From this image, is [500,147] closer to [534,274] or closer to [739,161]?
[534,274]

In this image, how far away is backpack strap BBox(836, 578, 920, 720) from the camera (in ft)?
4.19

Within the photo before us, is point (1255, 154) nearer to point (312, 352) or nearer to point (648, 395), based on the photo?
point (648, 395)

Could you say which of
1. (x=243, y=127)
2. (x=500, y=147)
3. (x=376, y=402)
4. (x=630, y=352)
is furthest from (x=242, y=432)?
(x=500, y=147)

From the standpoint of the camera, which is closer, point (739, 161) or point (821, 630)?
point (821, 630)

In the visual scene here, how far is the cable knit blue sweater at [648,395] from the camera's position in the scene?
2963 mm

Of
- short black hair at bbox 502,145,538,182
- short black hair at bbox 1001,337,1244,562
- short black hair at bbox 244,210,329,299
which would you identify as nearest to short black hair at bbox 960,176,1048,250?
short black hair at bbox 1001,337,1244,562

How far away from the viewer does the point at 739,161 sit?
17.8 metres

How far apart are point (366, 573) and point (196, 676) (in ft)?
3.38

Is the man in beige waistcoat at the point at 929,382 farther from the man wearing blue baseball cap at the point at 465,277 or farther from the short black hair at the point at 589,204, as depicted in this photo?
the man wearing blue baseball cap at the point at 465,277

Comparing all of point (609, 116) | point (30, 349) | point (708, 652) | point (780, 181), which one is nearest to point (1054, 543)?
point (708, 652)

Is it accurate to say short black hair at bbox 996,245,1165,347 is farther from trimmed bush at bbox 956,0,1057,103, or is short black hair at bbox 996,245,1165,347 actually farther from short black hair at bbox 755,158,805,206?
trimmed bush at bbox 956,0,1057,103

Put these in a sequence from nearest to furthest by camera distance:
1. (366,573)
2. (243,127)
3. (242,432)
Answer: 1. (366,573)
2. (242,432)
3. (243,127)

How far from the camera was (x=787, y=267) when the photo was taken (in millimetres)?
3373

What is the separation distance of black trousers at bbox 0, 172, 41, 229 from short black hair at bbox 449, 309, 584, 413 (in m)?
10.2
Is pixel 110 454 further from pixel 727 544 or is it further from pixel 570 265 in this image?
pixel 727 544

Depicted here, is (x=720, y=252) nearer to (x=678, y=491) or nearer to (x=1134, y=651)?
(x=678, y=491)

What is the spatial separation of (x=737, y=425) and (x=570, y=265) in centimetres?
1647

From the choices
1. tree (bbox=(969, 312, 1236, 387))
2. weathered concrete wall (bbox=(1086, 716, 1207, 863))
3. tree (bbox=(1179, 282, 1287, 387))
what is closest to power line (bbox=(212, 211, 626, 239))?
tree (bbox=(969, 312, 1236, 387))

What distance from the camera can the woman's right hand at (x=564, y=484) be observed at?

## Work instructions
Reproduce all of the items above word for word, keeping every line break and number as it stands.

## Full answer
From this image, is [500,147] closer to [534,274] or closer to [739,161]?
[534,274]

In this image, how far away is backpack strap BBox(836, 578, 920, 720) from the camera (in ft)?
4.19

Within the photo before us, is point (1255, 154) nearer to point (312, 352) or nearer to point (648, 395), based on the photo?
point (648, 395)

Could you say which of
1. (x=243, y=127)
2. (x=500, y=147)
3. (x=376, y=402)
4. (x=630, y=352)
is furthest from (x=242, y=432)?
(x=500, y=147)

From the standpoint of the camera, which is closer, point (739, 161) or point (821, 630)?
point (821, 630)

In the visual scene here, how far is the cable knit blue sweater at [648,395] from the camera's position in the scene?
2963 mm

Of
- short black hair at bbox 502,145,538,182
- short black hair at bbox 1001,337,1244,562
- short black hair at bbox 244,210,329,299
which would you identify as nearest to short black hair at bbox 960,176,1048,250?
short black hair at bbox 1001,337,1244,562

How far away from the viewer does the point at 739,161 sit?
17.8 metres

How far apart are point (366, 573) and point (196, 676) (in ft)?
3.38

Is the man in beige waistcoat at the point at 929,382 farther from the man wearing blue baseball cap at the point at 465,277 or farther from the short black hair at the point at 589,204, as depicted in this photo?
the man wearing blue baseball cap at the point at 465,277

Comparing all of point (609, 116) | point (30, 349) | point (708, 652) | point (780, 181), which one is nearest to point (1054, 543)?
point (708, 652)

Is it accurate to say short black hair at bbox 996,245,1165,347 is farther from trimmed bush at bbox 956,0,1057,103, or is short black hair at bbox 996,245,1165,347 actually farther from short black hair at bbox 755,158,805,206?
trimmed bush at bbox 956,0,1057,103

Put these in a sequence from nearest to furthest by camera distance:
1. (366,573)
2. (243,127)
3. (242,432)
Answer: 1. (366,573)
2. (242,432)
3. (243,127)

How far from the camera was (x=787, y=267) when the photo was taken (in millimetres)?
3373

What is the separation distance of black trousers at bbox 0, 172, 41, 229 from short black hair at bbox 449, 309, 584, 413 (in m)?
10.2
Is pixel 110 454 further from pixel 727 544 or is it further from pixel 570 265 in this image?
pixel 727 544

Depicted here, is (x=720, y=252) nearer to (x=678, y=491) or nearer to (x=1134, y=651)?
(x=678, y=491)

What is the spatial separation of (x=737, y=425) and (x=570, y=265) in centimetres?
1647

From the choices
1. tree (bbox=(969, 312, 1236, 387))
2. weathered concrete wall (bbox=(1086, 716, 1207, 863))
3. tree (bbox=(1179, 282, 1287, 387))
what is closest to power line (bbox=(212, 211, 626, 239))?
tree (bbox=(969, 312, 1236, 387))

What distance from the camera can the woman's right hand at (x=564, y=484) be observed at?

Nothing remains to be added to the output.